Optimasi fase gerak ditentukan dengan menggunakan ekstrak kunyit yang
mengandung 3 bentuk senyawa kurkuminoid yaitu bisdemetoksikurkumin,
demetoksikurkumin dan kurkumin. Hal ini dilakukan agar dapat dilihat pemisahaan
antara tiga bentuk senyawa kurkuminoid seperti pada tabel IV dan ditentukan
kondisi yang paling optimum. Menurut Meyer (2004), syarat peak yang baik adalah
memiliki nilai TF ≤2, maka pemisahan disebut efisien. Menurut Meyer (2004) serta
Gunzler dan Williams (2008) senyawa analit terpisah dari senyawa-senyawa lain
dengan baik apabila mempunyai nilai resolusi antar peak terdekat adalah ≥ 1,5.
Menurut Kazakevich dan Lobrutto (2007) waktu yang dikehendaki penulis untuk
menghasilkan peak yang efisien dari segi waktu dalam skala industri adalah <10
menit. Semakin besar harga N dari senyawa maka semakin efisien pula
pemisahannya. Nilai N yang baik dinyatakan bila ≥2000 (FDA,1994).

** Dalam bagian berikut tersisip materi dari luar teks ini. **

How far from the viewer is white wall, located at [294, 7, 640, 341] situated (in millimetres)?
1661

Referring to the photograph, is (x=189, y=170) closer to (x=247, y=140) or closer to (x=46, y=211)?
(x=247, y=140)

Tabel IV. Tabel Komposisi Fase Gerak
Komposisi
OPA Indeks
Fase Asetonitril Metanol Aquabidest
0,1% Polaritas
Gerak
I 20 30 2,5 47,5 7,79
II 30 50 - 20 6,33
III 40 30 - 30 6,91
IV 30 25 - 45 7,605
V 60 10 - 30 7,05
VI 65 5 - 30 7,085
Tabel IV menggambarkan komposisi fase gerak yang digunakan beserta
indeks polaritas dari campuran fase gerak. Tabel V merupakan hasil optimasi fase
gerak yang didapatkan menggunakan komposisi fase gerak dari tabel IV. Pada tabel
15
V konsentrasi ekstrak tidak memiliki ketentuan sehingga dapat digunakan beragam

konsentrasi untuk melakukan optimasi agar dapat dilihat pemisahan dari peak. Hal
ini memiliki syarat bahwa konsentrasi tersebut masih dapat dipisahkan oleh fase
gerak. Berdasarkan tabel V komposisi fase gerak asetonitril: metanol: aquabidest:
asam orthofosfat 0,1% (20:30:47,5:2,5v/v) dengan indeks polaritas 7,79 hanya
menghasilkan 1 peak kurkuminoid yang muncul pada menit ke 11,802.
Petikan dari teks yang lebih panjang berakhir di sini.